30 hektar Wald, ist das gut? fragt er, die D.-Schwestern lächeln ein wenig einfältig, aber die Frage hat er an dich gerichtet, und du sagst, ja, es ist gut, das ist etwas, das einem keiner nehmen kann und das immer bleiben wird, und du glaubst auch daran, denn wer sollte es nicht glauben, wenn der Wald auf der Hügelkuppe im letzten Licht funkelt wie eine dünne Brilliantkette. Du gefällst ihm, sagt er, du bist wie dein Grossvater, du wirst einmal ein feiner Mann. Und er schaut seine Nichten auf eine Art an, die dir nicht wirklich gefällt, und einen Moment wünscht du dich zurück nach Berlin, in die kalte Winternacht und den Moment, als jemand drei Nougatrollen aufeinander stapelt und dieses fragile Gleichgewicht mit grosser Könnerschaft nach Hause trägt, um dieselben dann im Bett zu essen, denn alles Gold dieser warmen, unfassbar schönen Welt, in der alles stimmt und jeder seine Geschichte und seinen Platz hat und auch noch in Jahrzehnten haben wird, wenn dann die alt gewordenen Enkel erzählen werden, wie man hier Ehen einfädelt und Dynastien verknüpft, all der Reichtum und die Offenheit der Menschen ist erkauft durch Unabänderliches, und der kleine, zaudernde Moment, bevor Viola sich überwand, den Kuchen zu undamenhaft mit der Hand zu nehmen, ist das Spiegelbild deines eigenen Zögerns, dich auf diese Welt einzulassen - so hübsch ihre spitze, arrogante Nase ist und so golden ihre Stimme klingt, wenn sie Rossini singt, so ist doch eine undurchdringliche Glasplatte zwischen euch, und dem Wald wird es egal sein, denn er denkt nicht in den kurzen Zeiten unseres Lebens, er kennt keine Begierden und Einsamkeit und auch keinen Besitzer, er ist einfach da und wird noch da sein, wenn wir und unsere Wägen und selbst unsere Häuser längst zerfallen sind.
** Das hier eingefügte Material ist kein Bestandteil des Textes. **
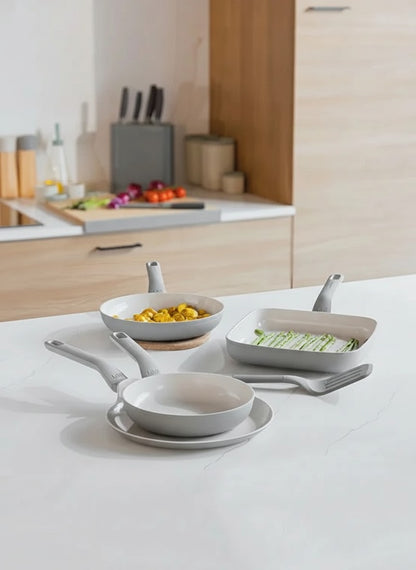 LEO 4-pc non-stick frying pan set with turner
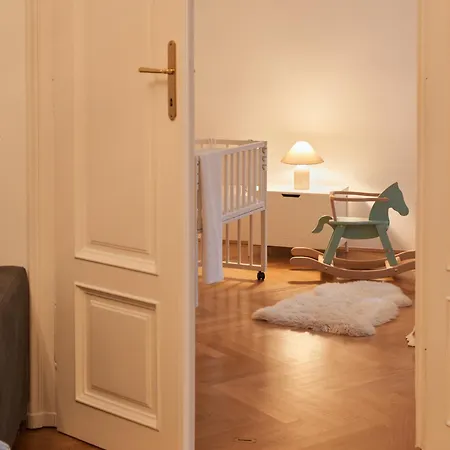 Spacious & Elegant, Ideal Location Apartmán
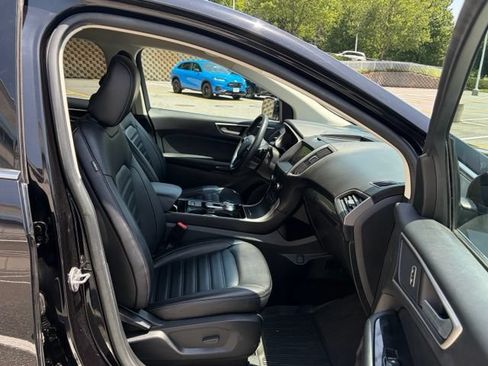 Used 2020 Ford Edge SEL w/ Convenience Package AWD/4WD image 28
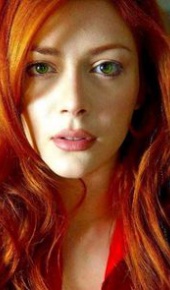 herec Elena Satine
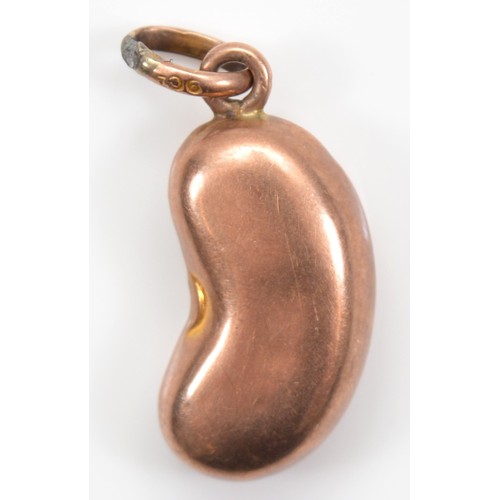 21 - A 9ct gold paste charm in the form of a bean, 1g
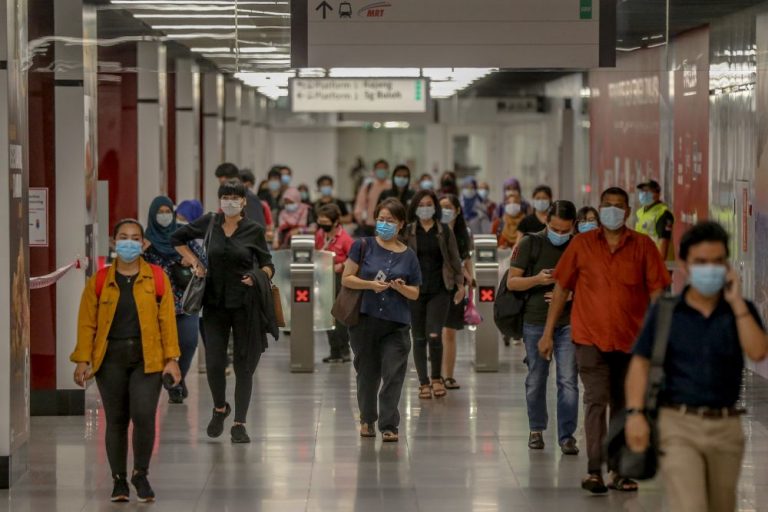 Govt data shows 15,700 more people became jobless in Malaysia between Oct-Dec 2020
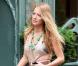 Blake au top de la mode avec son pantalon rose Suno, associé à un joli top qui laissait entrevoir sa lingerie, ainsi qu'à des boots Dries Van Noten, et à un sac Fendi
Mittwoch, 14. Juni 2006, 14:07, von donalphons | |comment

 
Old Green Economy
Der Holzpreis ist in den letzten 12 Monaten um ca. 10 % gestiegen und wird weiter klettern. Holz ist eines der nächsten Dinge der "Rohstoff-Fonds".

Insofern sitzt der Mann bequem und sicher. Hoffentlich verscherbeln die Erben das nicht sofort.

Und wer hat heute schon eine Goldgrube, in der es sich Lustwandeln lässt ?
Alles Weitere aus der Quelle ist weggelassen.